Records for this task »
=====

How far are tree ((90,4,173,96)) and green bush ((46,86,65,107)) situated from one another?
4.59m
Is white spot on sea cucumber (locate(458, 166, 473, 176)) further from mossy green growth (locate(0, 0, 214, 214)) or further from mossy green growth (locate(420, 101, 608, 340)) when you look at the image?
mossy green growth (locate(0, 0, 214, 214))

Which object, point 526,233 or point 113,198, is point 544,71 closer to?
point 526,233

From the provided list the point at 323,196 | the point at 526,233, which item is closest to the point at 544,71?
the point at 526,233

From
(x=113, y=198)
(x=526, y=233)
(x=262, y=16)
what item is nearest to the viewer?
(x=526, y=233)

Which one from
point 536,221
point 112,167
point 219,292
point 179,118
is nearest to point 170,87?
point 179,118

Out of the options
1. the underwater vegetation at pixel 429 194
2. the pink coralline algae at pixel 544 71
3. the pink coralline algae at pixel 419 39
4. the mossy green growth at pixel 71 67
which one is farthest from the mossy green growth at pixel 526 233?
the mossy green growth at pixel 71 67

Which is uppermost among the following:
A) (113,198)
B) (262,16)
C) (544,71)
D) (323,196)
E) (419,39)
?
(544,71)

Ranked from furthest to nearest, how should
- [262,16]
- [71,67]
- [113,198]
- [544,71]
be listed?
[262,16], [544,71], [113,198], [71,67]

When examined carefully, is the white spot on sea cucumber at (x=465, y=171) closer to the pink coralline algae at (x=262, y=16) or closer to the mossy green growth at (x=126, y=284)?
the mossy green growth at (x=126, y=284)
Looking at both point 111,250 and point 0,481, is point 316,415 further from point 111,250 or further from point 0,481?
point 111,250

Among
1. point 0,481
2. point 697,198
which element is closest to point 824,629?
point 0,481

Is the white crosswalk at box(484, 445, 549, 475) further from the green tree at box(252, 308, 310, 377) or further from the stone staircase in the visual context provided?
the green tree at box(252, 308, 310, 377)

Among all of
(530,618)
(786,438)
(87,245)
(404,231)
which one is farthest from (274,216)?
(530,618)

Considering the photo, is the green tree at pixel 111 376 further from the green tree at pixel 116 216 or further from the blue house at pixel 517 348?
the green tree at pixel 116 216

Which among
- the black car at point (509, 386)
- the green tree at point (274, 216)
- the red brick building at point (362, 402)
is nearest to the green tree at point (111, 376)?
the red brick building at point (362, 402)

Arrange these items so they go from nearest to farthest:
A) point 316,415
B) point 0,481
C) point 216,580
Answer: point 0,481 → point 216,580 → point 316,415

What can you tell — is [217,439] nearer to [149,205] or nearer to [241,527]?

=====

Problem »
Rename "pink coralline algae" to "pink coral" throughout the records above and write out the lines again, leaving everything else untouched.

Answer to this task »
How far are tree ((90,4,173,96)) and green bush ((46,86,65,107)) situated from one another?
4.59m
Is white spot on sea cucumber (locate(458, 166, 473, 176)) further from mossy green growth (locate(0, 0, 214, 214)) or further from mossy green growth (locate(420, 101, 608, 340)) when you look at the image?
mossy green growth (locate(0, 0, 214, 214))

Which object, point 526,233 or point 113,198, is point 544,71 closer to?
point 526,233

From the provided list the point at 323,196 | the point at 526,233, which item is closest to the point at 544,71?
the point at 526,233

From
(x=113, y=198)
(x=526, y=233)
(x=262, y=16)
what item is nearest to the viewer?
(x=526, y=233)

Which one from
point 536,221
point 112,167
point 219,292
point 179,118
is nearest to point 170,87?
point 179,118

Out of the options
1. the underwater vegetation at pixel 429 194
2. the pink coral at pixel 544 71
3. the pink coral at pixel 419 39
4. the mossy green growth at pixel 71 67
which one is farthest from the mossy green growth at pixel 526 233?
the mossy green growth at pixel 71 67

Which is uppermost among the following:
A) (113,198)
B) (262,16)
C) (544,71)
D) (323,196)
E) (419,39)
?
(544,71)

Ranked from furthest to nearest, how should
- [262,16]
- [71,67]
- [113,198]
- [544,71]
be listed?
[262,16], [544,71], [113,198], [71,67]

When examined carefully, is the white spot on sea cucumber at (x=465, y=171) closer to the pink coral at (x=262, y=16) or closer to the mossy green growth at (x=126, y=284)?
the mossy green growth at (x=126, y=284)
Looking at both point 111,250 and point 0,481, is point 316,415 further from point 111,250 or further from point 0,481?
point 111,250

Among
1. point 0,481
2. point 697,198
which element is closest to point 824,629?
point 0,481

Is the white crosswalk at box(484, 445, 549, 475) further from the green tree at box(252, 308, 310, 377) or further from the stone staircase in the visual context provided?
the green tree at box(252, 308, 310, 377)

Among all of
(530,618)
(786,438)
(87,245)
(404,231)
which one is farthest from (274,216)?
(530,618)

Considering the photo, is the green tree at pixel 111 376 further from the green tree at pixel 116 216 or further from the blue house at pixel 517 348?
the green tree at pixel 116 216

Which among
- the black car at point (509, 386)
- the green tree at point (274, 216)
- the red brick building at point (362, 402)
is nearest to the green tree at point (111, 376)?
the red brick building at point (362, 402)

Arrange these items so they go from nearest to farthest:
A) point 316,415
B) point 0,481
C) point 216,580
Answer: point 0,481 → point 216,580 → point 316,415

What can you tell — is [217,439] nearer to [149,205] or nearer to [241,527]?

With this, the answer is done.